My apologies. I meant halflings. Which don't exist in TES, WoW, or GW1/2. They do exist in FFXIV (in part because Final Fantasy
blatantly steals from D&D, it literally has mindflayers and beholders.)
Dwarves "exist" in FFXIV as a variant of halflings; they
used to exist in the ancient past of TES, as a (very very weird) variant of
elves; and technically still exist as non-playable stone-people in GW2 whose civilization has been (essentially) dead for thousands of years.
Elves don't exist in GW1/2, and the closest equivalent is...wait for it...
sentient fruit,* who are specifically so young as a race that they don't even truly have a proper understanding of death yet. It's straight-up a plot point for them that Riannoc, one of the Firstborn, was also the first of their race to
die. They don't even know if they die of old age yet, because none of them are old enough to have found out! They're about as un-Tolkienesque as you can get while still aesthetically pinging the "elf" vibes.
Point being, even the allegedly "always there" races
are not always there.
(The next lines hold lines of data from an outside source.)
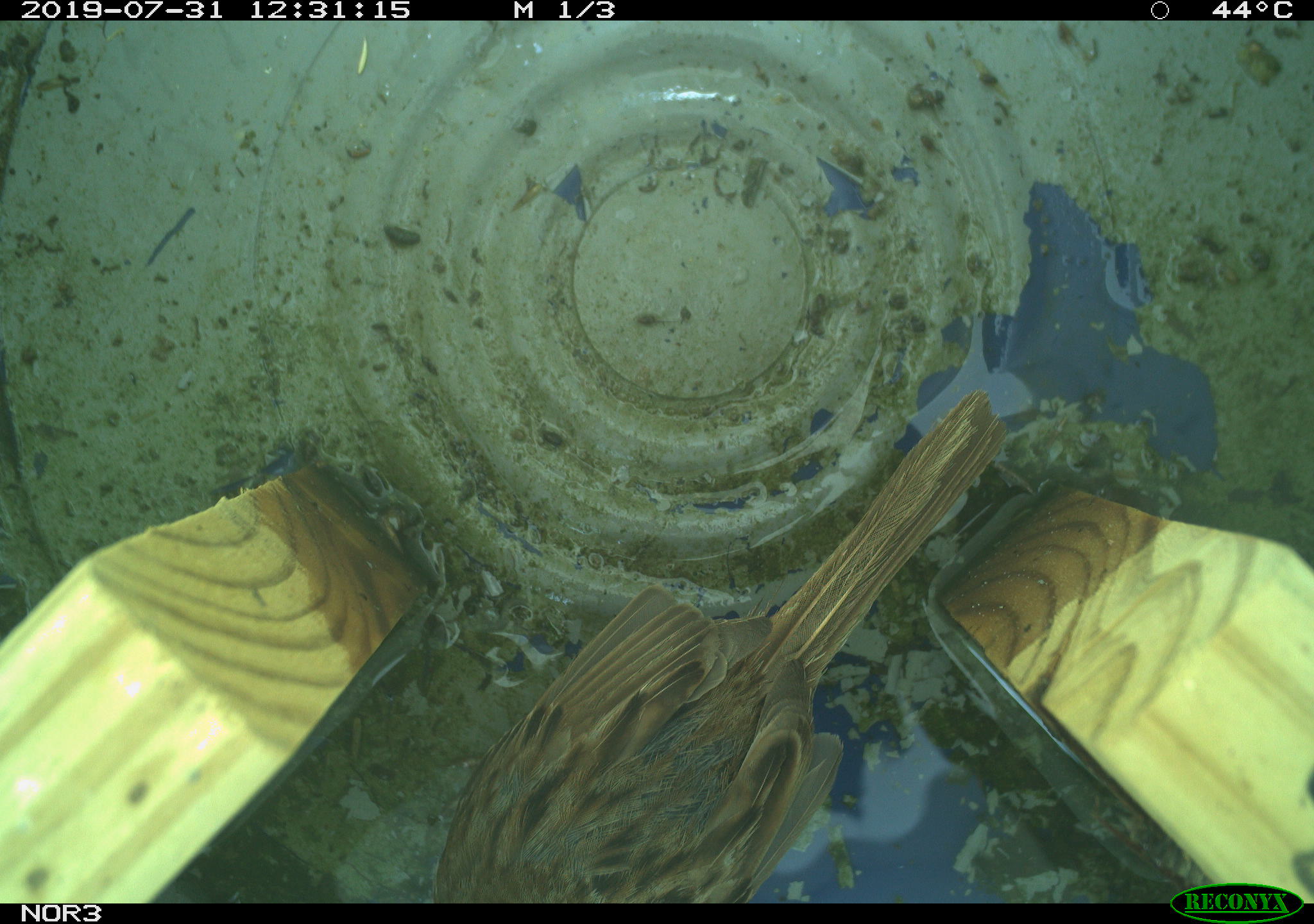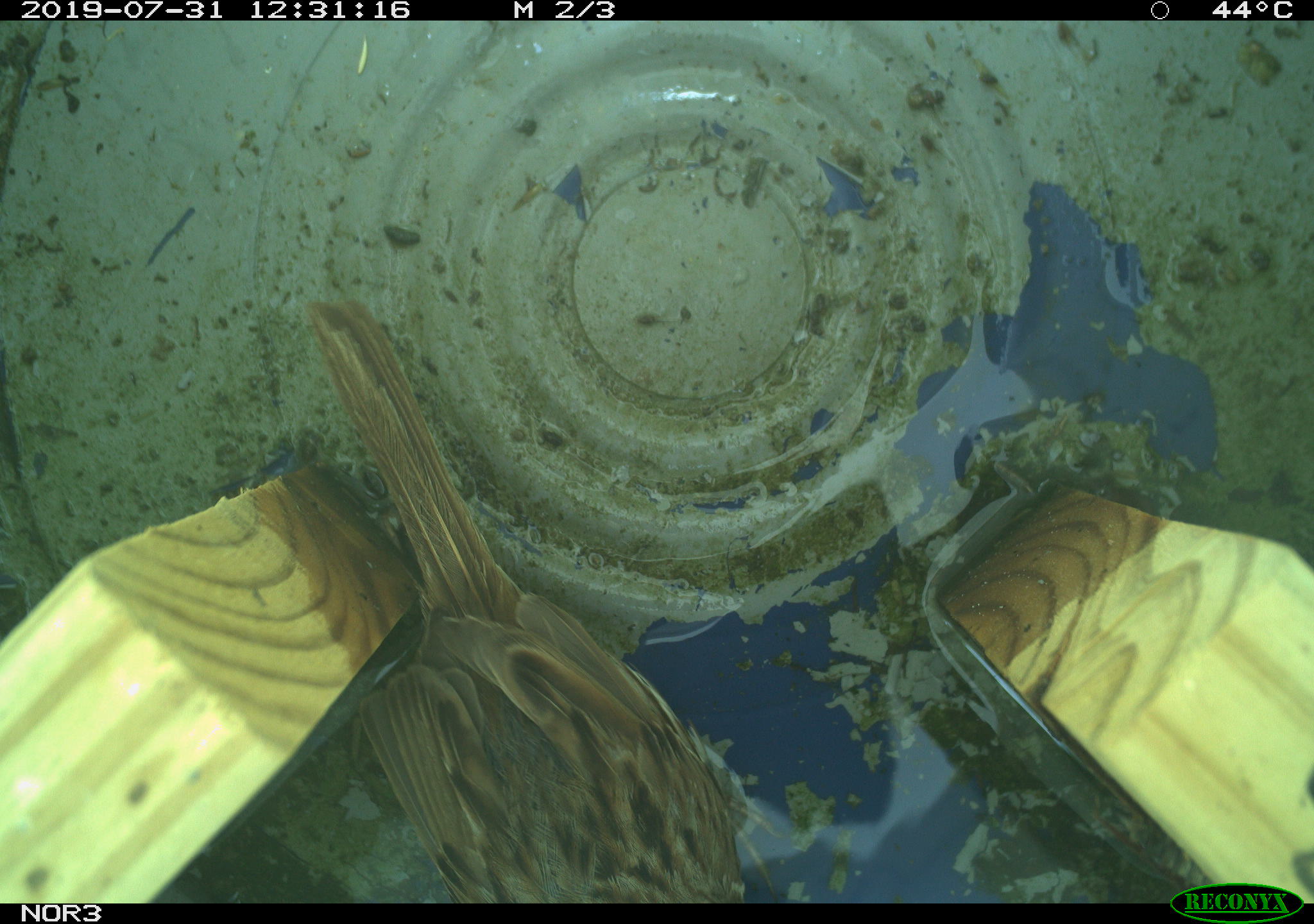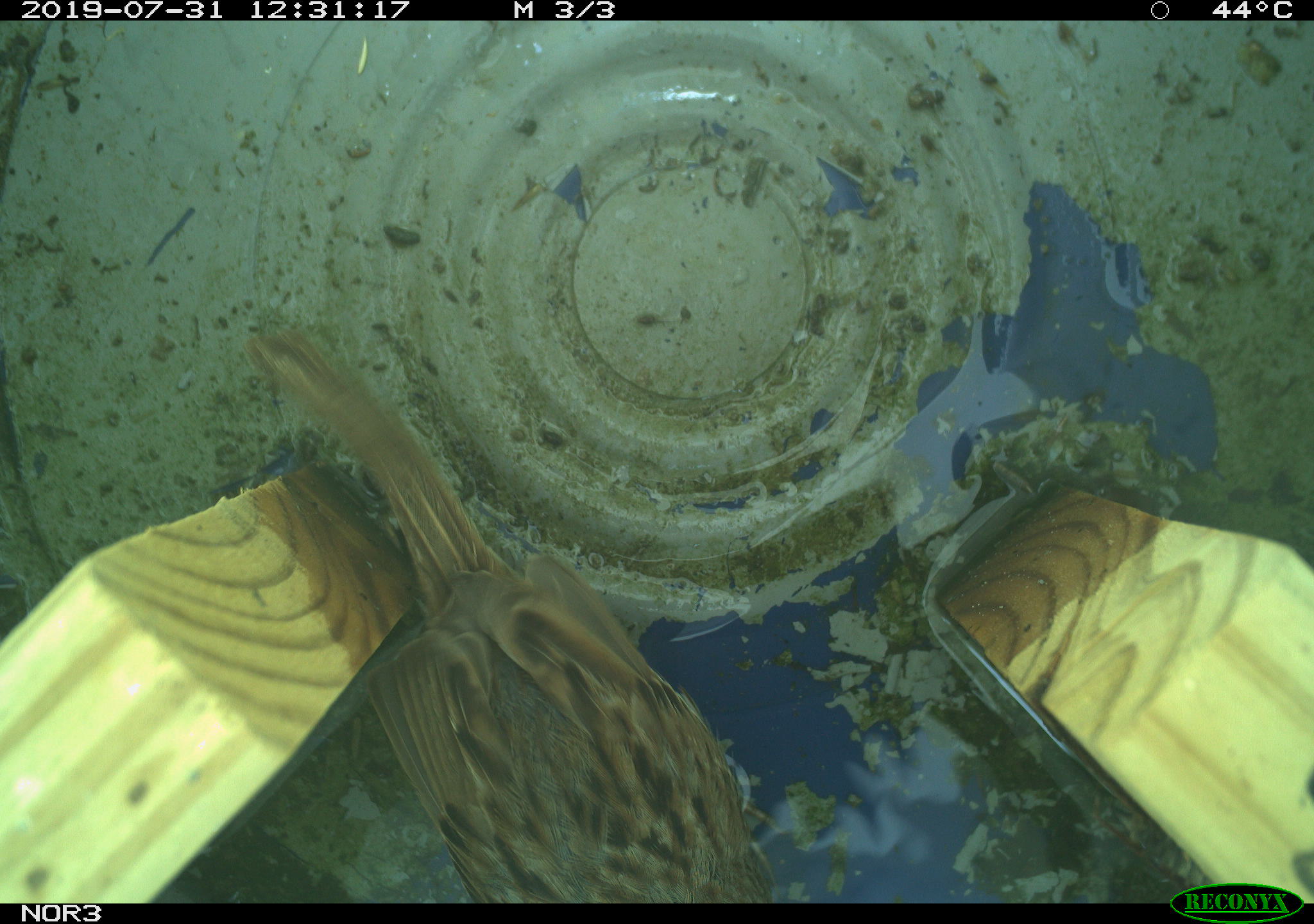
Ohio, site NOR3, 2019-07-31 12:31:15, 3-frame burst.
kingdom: Animalia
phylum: Chordata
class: Aves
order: Passeriformes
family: Passerellidae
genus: Melospiza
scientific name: Melospiza melodia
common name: song sparrow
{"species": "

Only humans come close to meeting that standard...and even they aren't guaranteed.
*I am being somewhat facetious, but properly speaking, sylvari are born from flower-pods, so they are
technically sentient fruit.
I suppose it depends on how many of your friends this is in your strawman.
It's not a strawman. It's quite a reasonable interpretation. Because, guess what, I actually have Jewish, Muslim, and vegan friends, and more than a few friends who have unusual allergies or bad food reactions. (One example, the person who plays the bard in my Dungeon World game has a bad food reaction to bell pepper: it causes mouth bleeding.)
Of course, none of us could actually meet up for a dinner party, since none of those friends lives within even 300 miles of me, let alone close enough to just plan a meetup with. But the point stands: this "artistic vision" is rather exclusionary, not just "setting limits" but outright forbidding quite a few popular things. As I said previously, turns out "my way or the highway" ultimatums tend to wear thin over time. People respond rather more positively to sincere, good-faith discussion and efforts to find effective solutions that satisfy all parties, not just one party insistently enforcing their way on everyone else.